Странное дело! Узел с пожитками лежал у нее на коленях; угрюмый взгляд был устремлен вдаль, на снежную равнину.
Спервер взял налево, описав громадный круг. Я с трудом догнал его.
— Что ты делаешь, черт возьми! — крикнул я. — Что это, шутка?
— Шутка! Нет, нет! Боже меня сохрани от шуток на этот счет! Я не суеверен, но эта встреча пугает меня.
Он обернулся и, увидев, что старуха не двигается и продолжает смотреть все в том же направлении, по-видимому, немного успокоился.
— Фриц, — проговорил он торжественным тоном, — ты ученый, учился многим вещам, в которых я ничего не смыслю; но научись от меня, что никогда не следует смеяться над тем, чего не понимаешь. Я не без основания называю эту женщину «Чумой». Так зовут ее повсюду в Шварцвальде; но здесь, в Нидеке, она более, чем где-либо, заслуживает это название.
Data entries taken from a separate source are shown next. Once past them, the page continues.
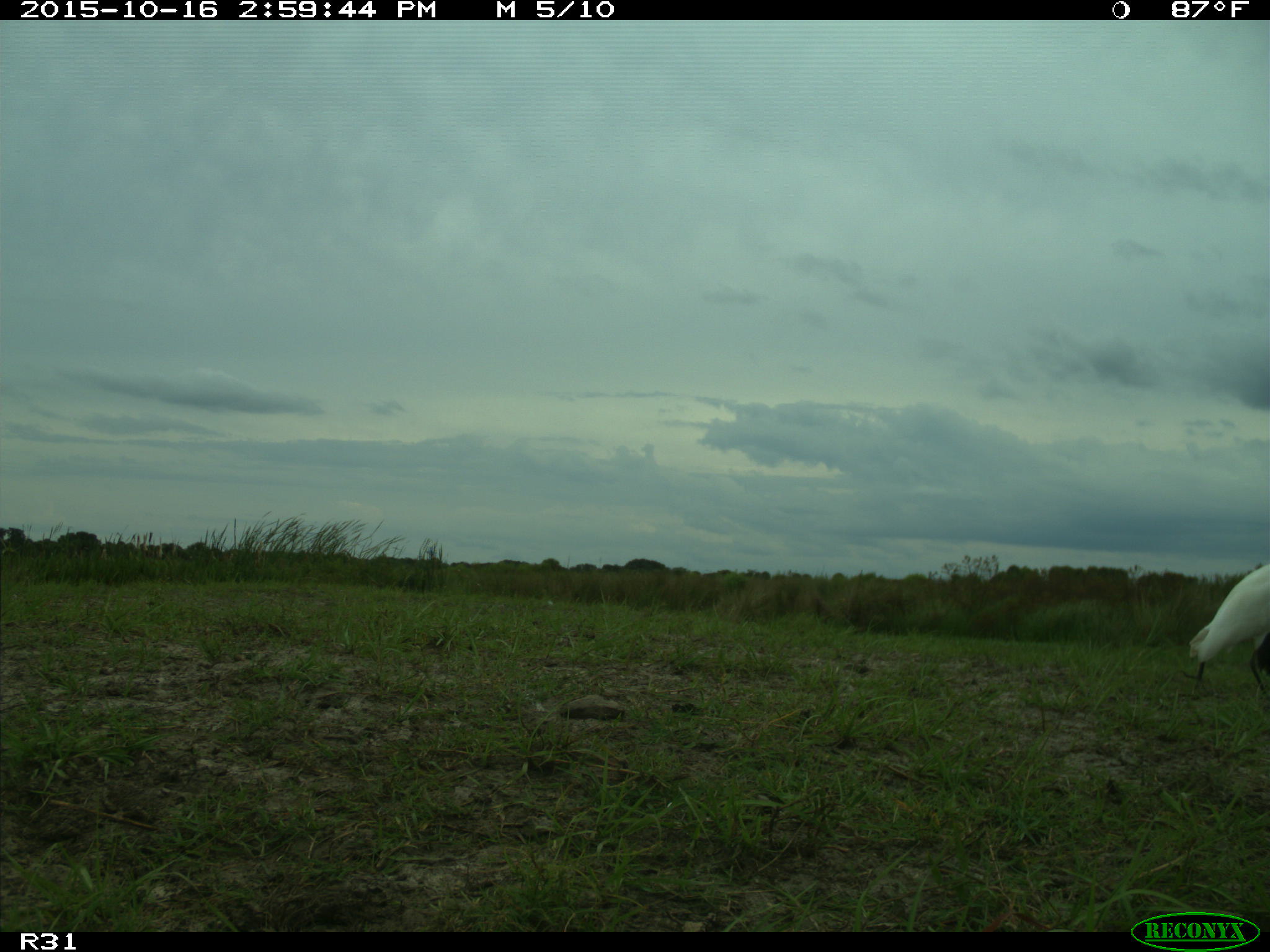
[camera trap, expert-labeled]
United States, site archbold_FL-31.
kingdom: Animalia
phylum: Chordata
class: Mammalia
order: Artiodactyla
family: Bovidae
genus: Bos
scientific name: Bos taurus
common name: domestic cow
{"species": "Bos taurus (domestic cow)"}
И он продолжал путь, не прибавив ни слова.
— Ну, Спервер, объясни яснее, — сказал я, — я ничего не понимаю.
— Да, это наша общая погибель, колдунья, что ты видел там; от нее идет все зло: она убивает графа.
— Как это возможно? Как может она иметь такое влияние?
— Почем я знаю? Верно только то, что при первом же припадке болезни графа, стоит только выйти на сигнальную башню, чтобы увидеть «Чуму», словно пятно, сидящую между Тифенбахским лесом и Нидеком. Она сидит одна, на корточках. Она приближается с каждым днем, и припадки графа становятся все ужаснее и ужаснее; можно сказать, что он слышит ее приближение. Иногда, в первый день, когда у него начинается озноб, он говорит мне: «Гедеон, она идет!» Я держу его за руку, чтобы он не дрожал; но он повторяет, запинаясь, с вытаращенными глазами: «Она идет! Ой, ой, она идет!» Тогда я подымаюсь на башню Гюга и долго смотрю… Ты знаешь, Фриц, глаза у меня хорошие. Наконец, вдали, в тумане, я замечаю черную точку. На следующий день черная точка увеличивается; граф Нидек ложится в постель; зубы у него стучат. На следующее утро старуха ясно видна; начинаются припадки; граф кричит… На следующий день старуха появляется у подножия горы; тогда челюсти графа стиснуты, изо рта идет пена, глаза блуждают. О, несчастная!.. И подумать только, что я раз двадцать целился в нее из карабина, а бедный граф мешал мне выпустить в нее пулю. Он кричал: «Нет, Спервер, не надо крови!» Бедняга бережет ту, которая убивает его, потому что она убивает его, Фриц; у него остались только кожа да кости.